Com’è stata la sua esperienza con il calcio cinese?

«Non buona. La cultura cinese è troppo diversa dalla nostra, hanno fatto grandi investimenti per aumentare il livello calcistico, ma i risultati ottenuti finora sono stati scarsi. L’organizzazione stessa è approssimativa e l’approccio sul calcio è impostato solo sul denaro».

Cosa farà Alberto Zaccheroni nel futuro prossimo?

«Mi godo la mia Cesenatico ma già so che dopo l’estate tornerò ad avere nostalgia del calcio. Sono sempre preso dalle sfide perciò credo che non rimarrò con le mani in mano e valuterò le proposte che mi verranno fatte».

Una parola sulla Nazionale italiana.

Abbiamo deluso molto, toccando il fondo con la mancata partecipazione al Mondiale e quindi abbiamo dovuto ripartire dalle basi. La squadra è stata affidata a Mancini che ha esperienza ed è molto sostenuto dai media, soprattutto in questa fase iniziale. L’ambiente aveva bisogno di serenità e lui è riuscito a portarla. Ha cambiato la Nazionale, i talenti però noi in Italia li abbiamo e non ha ragione chi sostiene il contrario. Il calcio italiano dovrebbe azzardare di più per lanciare i giovani perché io sostengo che la faccia pulita dei giovani “pulisce l’aria”.

Che idea si è fatto sulle polemiche arbitrali che nemmeno il Var è riuscito a placare?

«Sul Var io dico semplicemente “meno male che c’è”. È uno strumento non ancora perfetto perché la visione sullo schermo è soggettiva, però adesso c’è la possibilità di far vedere l’immagine del fallo a tutti e permette agli arbitri di sbagliare meno, però gli errori si commetteranno sempre, li accettavamo prima, figuriamoci adesso. Almeno gli errori più grossolani però non passano più».

Il fatto che la Juve non stia disputando un campionato competitivo crede possa essere un problema in ambito internazionale?

«Non credo perché il campionato italiano rimane molto interessante dal punto di vista tecnico. Non c’è una partita uguale alle altre e questa è una caratteristica che manca agli altri campionati europei».

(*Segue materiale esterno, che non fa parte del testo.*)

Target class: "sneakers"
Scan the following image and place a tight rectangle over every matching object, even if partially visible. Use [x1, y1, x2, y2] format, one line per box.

Un giudizio sulla bagarre riguardante la zona Champions.

«Il Napoli sa di non poter raggiungere la Juventus e al contempo è cosciente di essere in una zona di sicurezza sulle inseguitrici. Questa situazione in certi momenti credo lo possa danneggiare. Il Milan di Gattuso mi sta sorprendendo, sta facendo giocare la squadra con coraggio, prende pochi gol, anche se ne fa pochi».

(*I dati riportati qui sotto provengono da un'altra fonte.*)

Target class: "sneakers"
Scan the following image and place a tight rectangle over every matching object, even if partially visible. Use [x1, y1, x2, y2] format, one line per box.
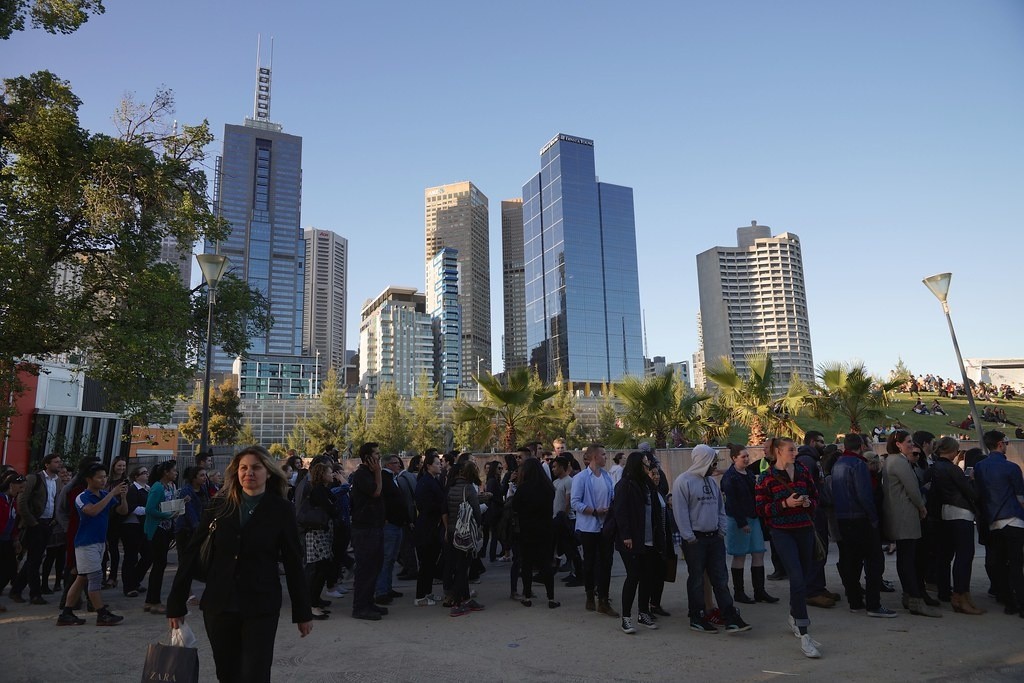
[866, 606, 898, 618]
[688, 606, 752, 633]
[621, 617, 637, 633]
[787, 616, 820, 658]
[849, 602, 865, 612]
[637, 612, 658, 629]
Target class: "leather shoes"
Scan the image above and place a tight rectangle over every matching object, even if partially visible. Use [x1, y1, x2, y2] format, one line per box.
[902, 592, 912, 609]
[908, 598, 942, 618]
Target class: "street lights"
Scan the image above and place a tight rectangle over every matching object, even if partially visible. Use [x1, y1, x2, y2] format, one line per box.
[196, 253, 230, 453]
[922, 272, 989, 455]
[478, 359, 484, 401]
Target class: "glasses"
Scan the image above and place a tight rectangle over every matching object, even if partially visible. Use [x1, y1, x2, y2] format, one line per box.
[516, 455, 522, 459]
[814, 439, 824, 444]
[641, 461, 651, 466]
[895, 429, 903, 439]
[911, 452, 922, 457]
[1002, 441, 1008, 445]
[139, 471, 148, 476]
[497, 467, 503, 470]
[711, 462, 717, 466]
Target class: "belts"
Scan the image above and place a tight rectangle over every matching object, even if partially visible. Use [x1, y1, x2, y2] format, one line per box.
[695, 531, 718, 536]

Chiudiamo con l’Udinese: lei che è stato l’allenatore della prima qualificazione europea, come giudica il momento della squadra che sappiamo le sta particolarmente a cuore.

«Udine è una piazza particolare che va capita. Io cerco di vederla dal punto di vista dei giocatori e secondo me a volte su di loro a Udine c’è poca pressione, perché il pubblico è molto educato e i giornali nazionali parlano poco dell’Udinese. Perciò credo che la tensione su di loro dovrebbe essere più costante e non concentrata solamente nei momenti precedenti alla partita o dopo una sconfitta, per questo serve un allenatore che capisca la piazza, i media e che sappia intervenire a piccole dosi nella testa dei giocatori nel corso della settimana. A Udine insomma serve un allenatore che lavori individualmente sui giocatori, in modo da farli crescere, perché se crescono loro lo fa anche la squadra. Si sta troppo bene a Udine, ma la pressione non va messa quando si perde bensì quando si vince».